**PROBLEMS TO SOLVE:**
A. Print the section of the 1970s fashion passage that begins at the words "Development And Substantial" and ends after the words "a historic collaboration.".
B. Answer these questions from the piece on 1970s fashion, one answer per line, marked the same way:
(i) What did short hair make very popular?
(ii) What did men's fashion lean towards?
(iii) How many fashion designers from each country showed collections at "The Battle of Versailles"?
C. Go on with the piece on 1970s fashion, starting right after its final sentence.

***** PASSAGE PROVIDED

Development And Substantial Innovations In Fashion Industry In The 1970s
The most substantial innovation in women’s fashion in 1973 was irrelevant to clothes and outfits. However, it was mainly about hair styles. For instance, short, shoulder-length page boy were the new trending hair styles. Further, short hair made hats very popular. On the other hand, men’s fashion leaned towards comfortable. Neutral colors and standard fabrics made up the lion’s share of the new trend. Suits and blazers were also an outfit of choice. Year 1973 has witnessed “The Battle of Versailles”; an extraordinary Franco-American experiment where five fashion designers from each country would show collections at a runway spectacular in a historic collaboration.

**********
***** COLLECTED DATA

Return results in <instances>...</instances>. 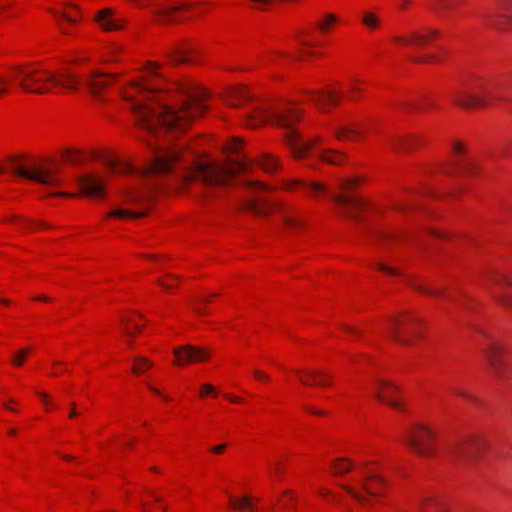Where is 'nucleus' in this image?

**********

**ANSWERS IN ORDER:**
A.
Development And Substantial Innovations In Fashion Industry In The 1970s
The most substantial innovation in women’s fashion in 1973 was irrelevant to clothes and outfits. However, it was mainly about hair styles. For instance, short, shoulder-length page boy were the new trending hair styles. Further, short hair made hats very popular. On the other hand, men’s fashion leaned towards comfortable. Neutral colors and standard fabrics made up the lion’s share of the new trend. Suits and blazers were also an outfit of choice. Year 1973 has witnessed “The Battle of Versailles”; an extraordinary Franco-American experiment where five fashion designers from each country would show collections at a runway spectacular in a historic collaboration.

B.
(i) Hats
(ii) Comfortable
(iii) Five

C.
Storied designers Yves Saint Laurent, Pierre Cardin, Emanuel Ungaro, Marc Bohan for Christian Dior and Hubert de Givenchy represented the French, while Seventh Avenue superstars Burrows, Halston, Oscar de la Renta, Anne Klein and Bill Blass became Team America. The night was also a watershed moment for people of color in the industry with African American models and one African American designer giving the Battle of Versailles. Oscar de la Renta was elected in the City Hall of Fame. In 1974, designers tended to alter clothing to looser styles rather than tight-fitting. The Big Look, also known as The Droop, was the new silhouette in that year. Designers thought that by using this method they would send costumers back to the stores looking for dresses. Hopefully to fix the damage caused by the midi-skirt disaster, which forced many shops to close due to poor sales. Berets, muffling scarves and high-heeled, baggily crushed boots were essential at the time. Leather belts, slender neck chains, delicate rhinestone ropes, lace-edged chiffon kerchiefs, silk flowers all proved to be worthy ornaments.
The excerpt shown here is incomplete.